→ Work request
Search the entries for the word "frame" and pull out each line that has it.

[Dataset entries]
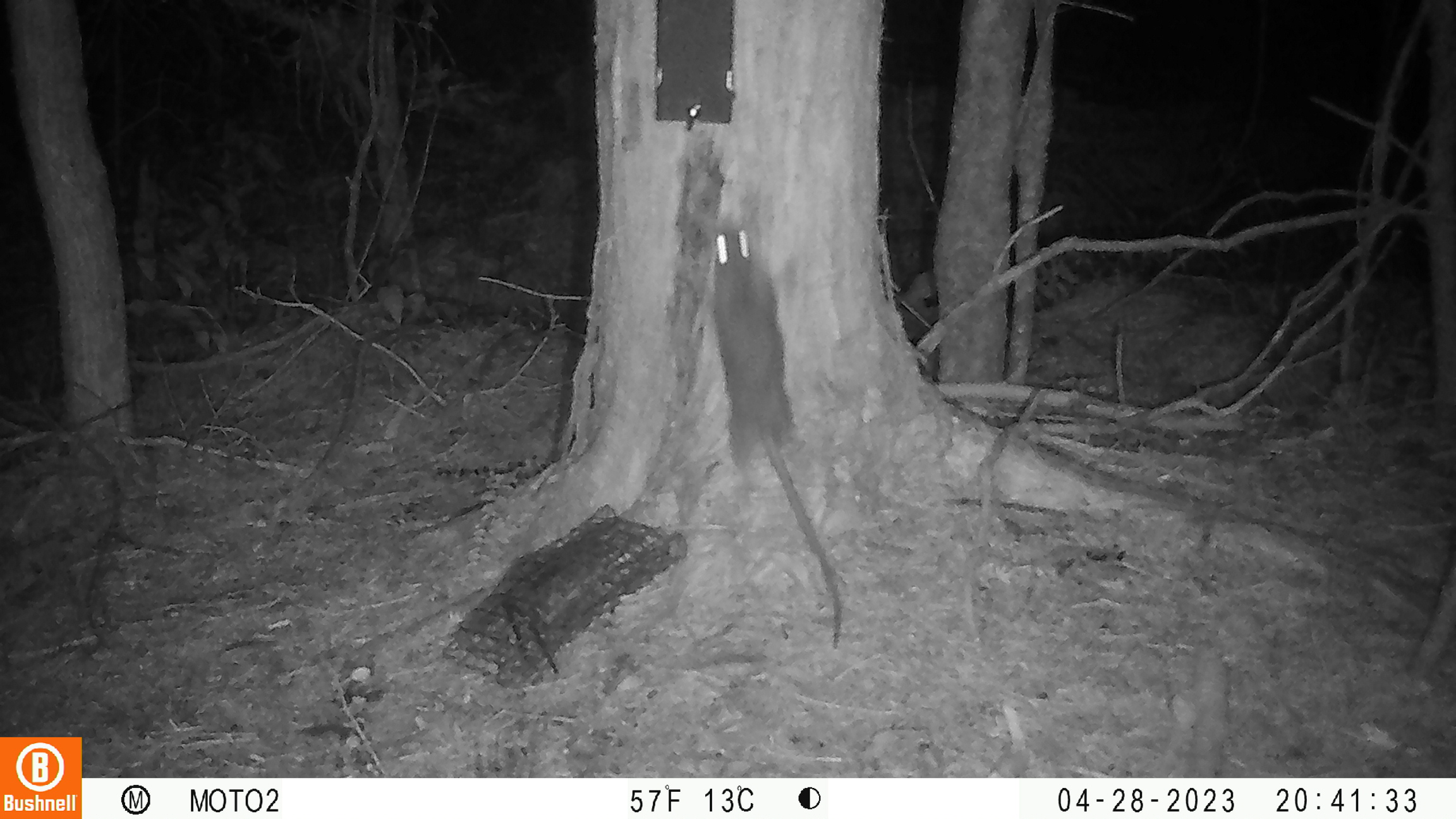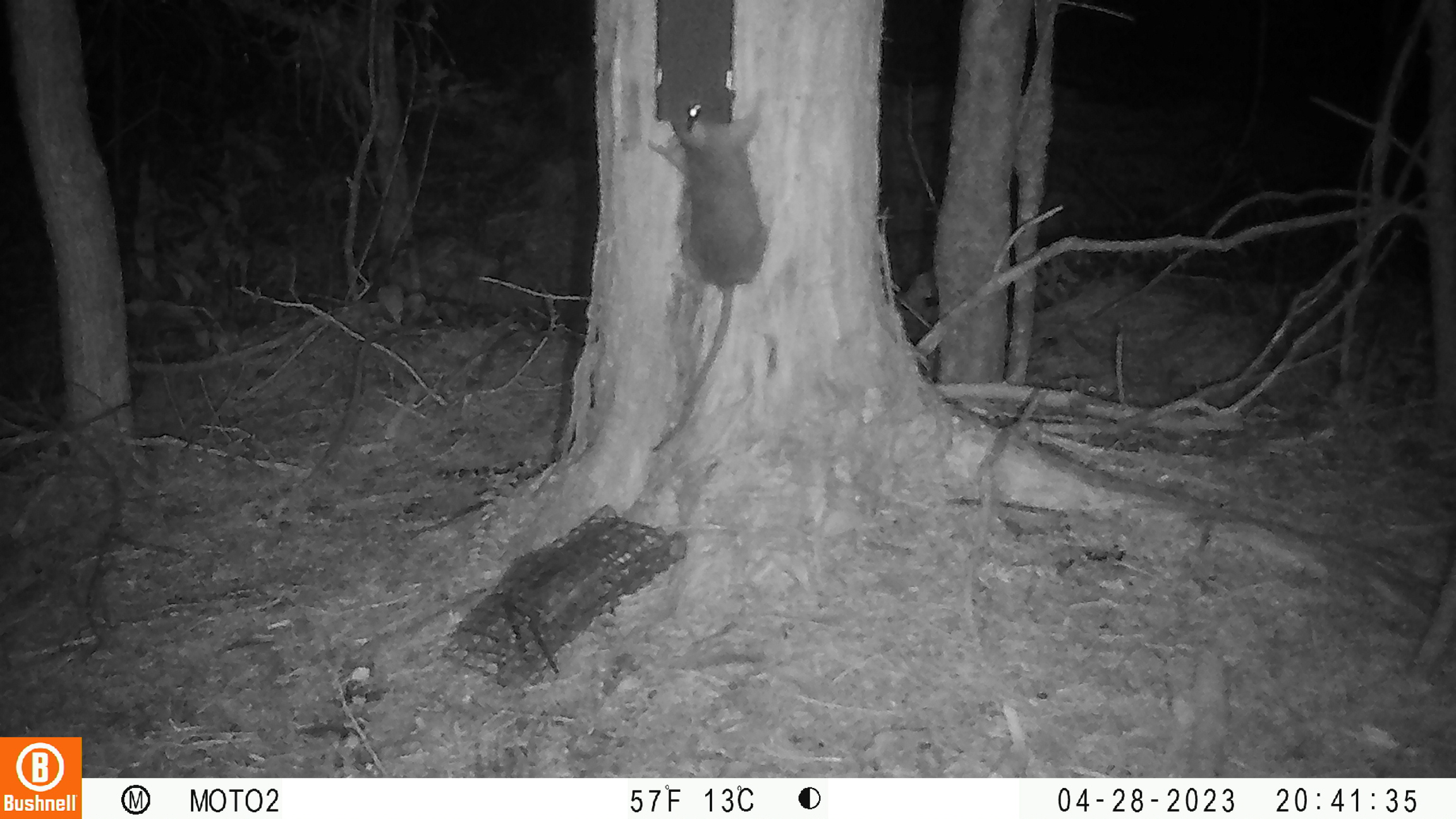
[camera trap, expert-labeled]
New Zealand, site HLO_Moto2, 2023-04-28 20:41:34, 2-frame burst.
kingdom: Animalia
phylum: Chordata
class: Mammalia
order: Rodentia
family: Muridae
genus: Rattus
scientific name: Rattus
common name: rat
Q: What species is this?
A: Rat (Rattus).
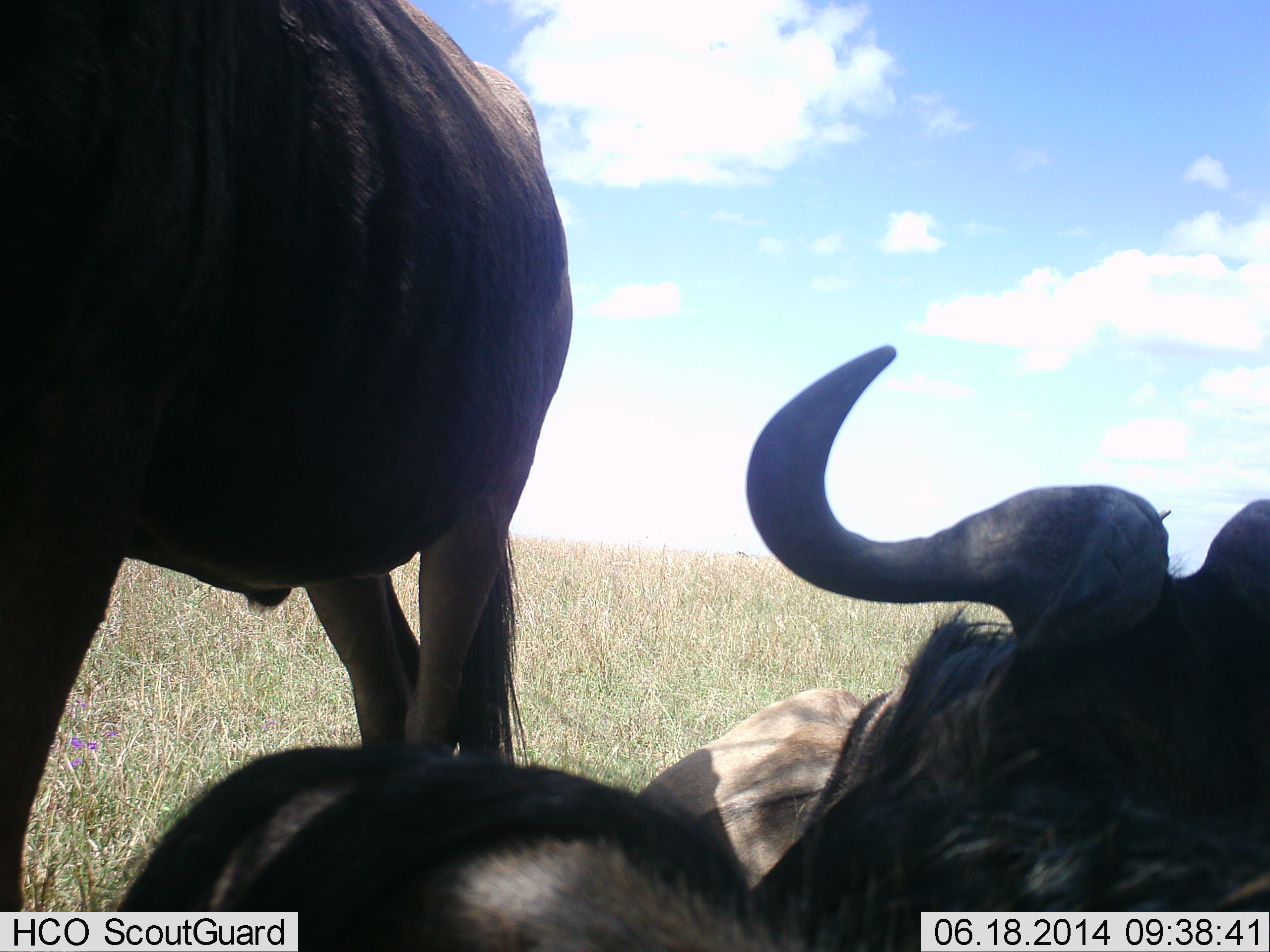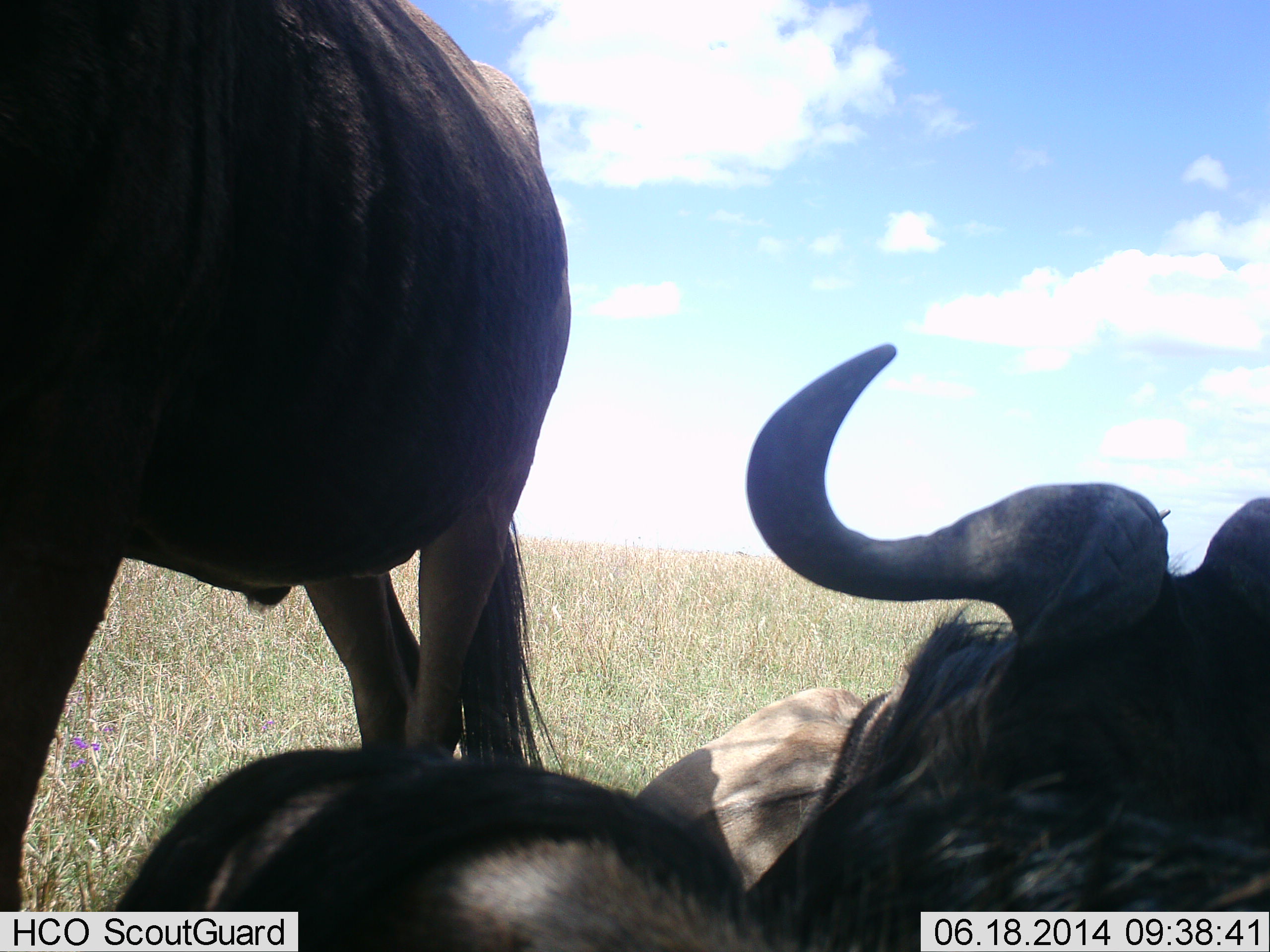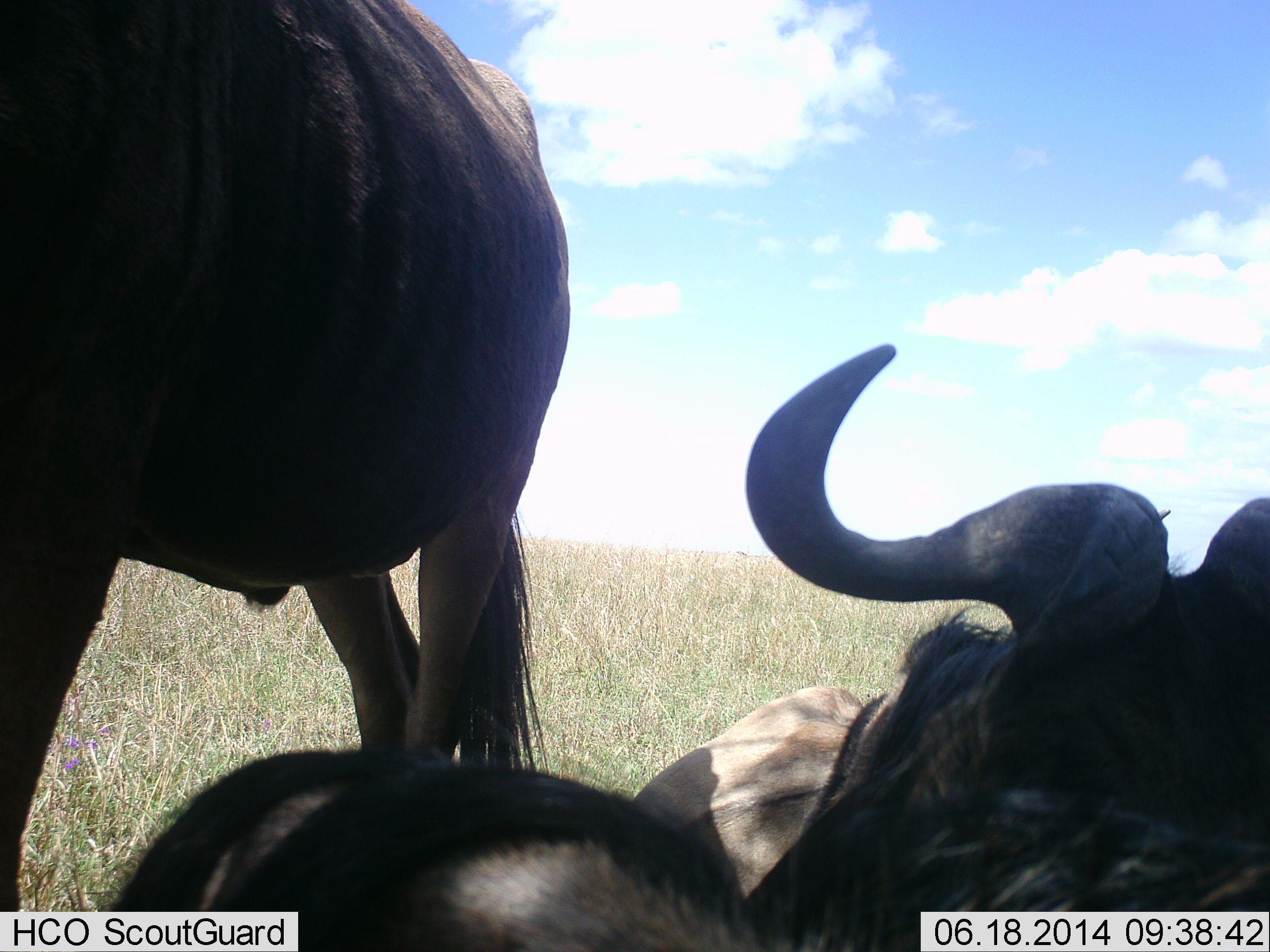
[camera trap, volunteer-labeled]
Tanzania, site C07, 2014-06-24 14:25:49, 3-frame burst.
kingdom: Animalia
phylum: Chordata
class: Mammalia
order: Artiodactyla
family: Bovidae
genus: Connochaetes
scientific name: Connochaetes taurinus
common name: blue wildebeest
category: wildebeest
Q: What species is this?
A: Wildebeest (blue wildebeest) (Connochaetes taurinus).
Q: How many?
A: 3.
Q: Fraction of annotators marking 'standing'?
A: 60%.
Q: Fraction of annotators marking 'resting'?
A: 100%.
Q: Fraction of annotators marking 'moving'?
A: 0%.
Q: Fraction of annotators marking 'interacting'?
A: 0%.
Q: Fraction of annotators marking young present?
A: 0%.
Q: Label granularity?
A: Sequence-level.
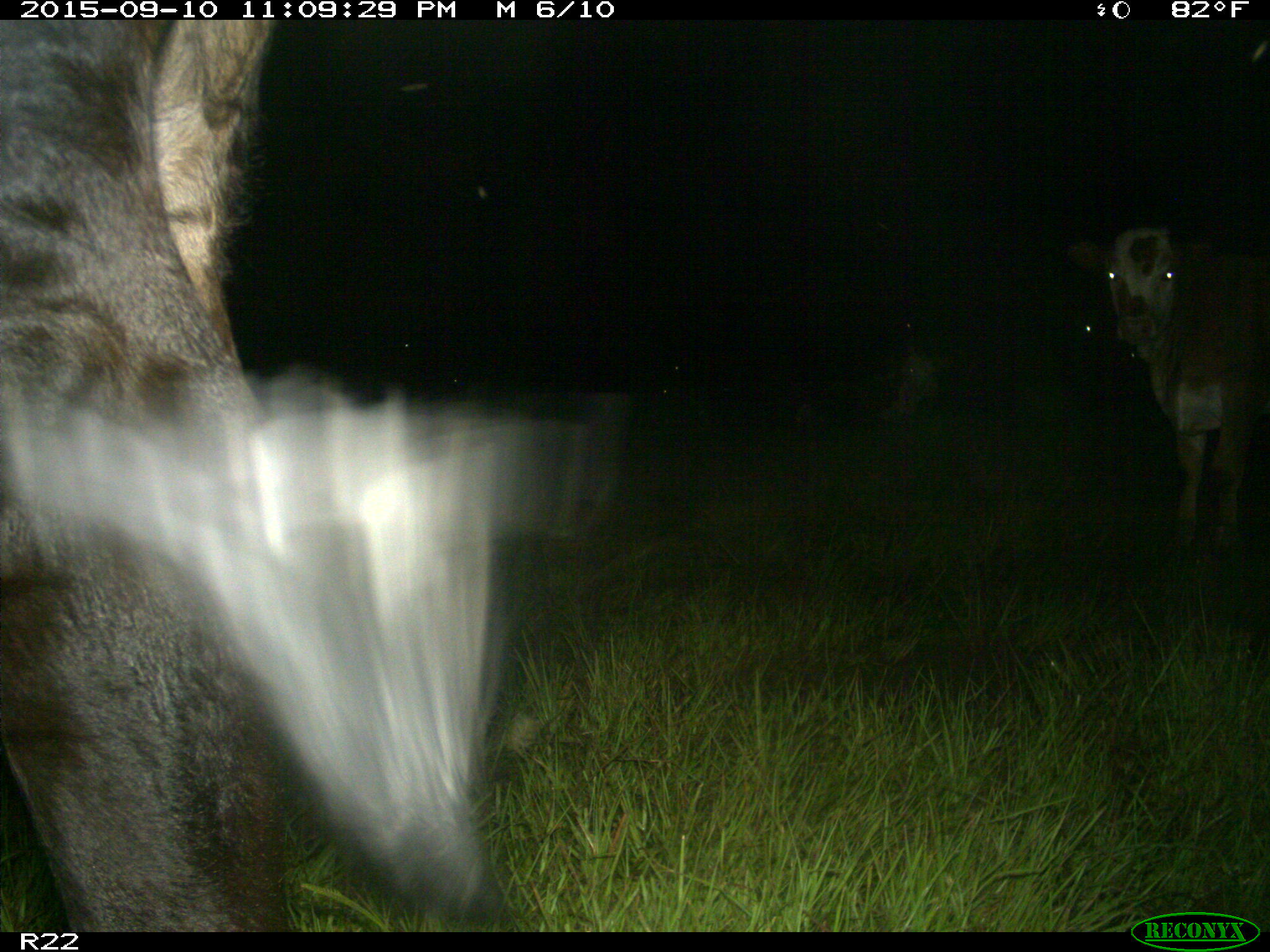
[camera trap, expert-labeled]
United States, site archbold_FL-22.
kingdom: Animalia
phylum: Chordata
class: Mammalia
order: Artiodactyla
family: Bovidae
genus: Bos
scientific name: Bos taurus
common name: domestic cow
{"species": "Bos taurus (domestic cow)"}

→ Response to this task
New Zealand, site HLO_Moto2, 2023-04-28 20:41:34, 2-frame burst.
Tanzania, site C07, 2014-06-24 14:25:49, 3-frame burst.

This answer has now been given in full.